Organisational structure
Farming on Crutches is part of SLASA, which is licensed as a charity with the National Sports Authority (Ministry of Sports) and National Revenue Authority, which attracts a number of concessions including duty-free importation of equipment. SLASA’s Board is elected from and by the membership. There is no formal structure in the UK, with support being provided by volunteers.
Outside help
In the UK the main link has been John Meadley, who has spent more than five decades engaged with rural communities in Africa, Asia and the Caribbean. He first went to Sierra Leone in the late 1970s to assist in areas relating to the purchasing peanuts (and later other products such as rice and ginger) directly from farmers as well as in the xpansion of cocoa and coffee production in the Eastern Region. He returned to Sierra Leone in 2001 to lead a British mission to assess how the UK could support the regeneration of rural life as the civil war was coming to an end and to become involved in the implementation of the resulting programme. It was during this time that he became acutely aware of the large number of amputees resulting from the brutality of the warring factions. In 2012 he took his son Tom, then 16, to Sierra Leone to introduce him to the country and its people and it was whilst there that they came across the amputee footballers playing on Lumley Beach and that was the beginning of the relationship. Two years later, SLASA got through to the knock-out rounds of the World Amputee Football Cup and asked Tom to write their theme song – which he did and which you can find here. Sadly, they were unable to continue in the competition due to Ebola.

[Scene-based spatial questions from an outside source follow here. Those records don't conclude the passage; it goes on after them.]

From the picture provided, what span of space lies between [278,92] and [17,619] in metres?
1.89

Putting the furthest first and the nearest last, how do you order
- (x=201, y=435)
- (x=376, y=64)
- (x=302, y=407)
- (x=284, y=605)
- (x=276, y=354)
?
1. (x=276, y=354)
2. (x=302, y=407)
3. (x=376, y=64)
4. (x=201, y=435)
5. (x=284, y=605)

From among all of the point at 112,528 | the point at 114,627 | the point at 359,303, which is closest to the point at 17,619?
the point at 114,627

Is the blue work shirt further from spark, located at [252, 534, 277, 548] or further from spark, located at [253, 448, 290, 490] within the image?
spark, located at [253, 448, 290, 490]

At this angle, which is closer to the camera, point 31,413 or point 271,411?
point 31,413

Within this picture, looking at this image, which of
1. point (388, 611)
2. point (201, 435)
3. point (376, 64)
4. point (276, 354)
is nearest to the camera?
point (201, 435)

Contact continued during the coming years until 2018 when Mambud was invited to participate in the course at ARI in Japan. On his return the idea of developing the three-acre site as a training farm emerged - which the LUSH funds translated into a reality. John has continued to mobilise funds in the UK and to communicate regularly with Mambud as the project has evolved. He is also the co-founder and Hon President of the Pasture for Life movement, which encourages farmers to raise their ruminant animals wholly on pasture, and so brings with him the experience and friendship of this pioneering group of farmers.
Pete Belk went to Sierra Leone in 2013-14 as a volunteer for a year to work with The Collective Sierra Leone. That experience, and an affection for Sierra Leone, has remained with him. A chance meeting with John introduced him to Farming on Crutches and led to his close involvement in building the UK support network. Pete grew up working on farms in mid-Wales. He has since spent 15 years working in a variety of sustainability focused roles encompassing campaigning, leadership development, responsible business strategy and more recently focusing on nature recovery with Natural England and Gloucestershire County Council. His brother-in-law, Chris Jones , helped to design the Farming on Crutches logo.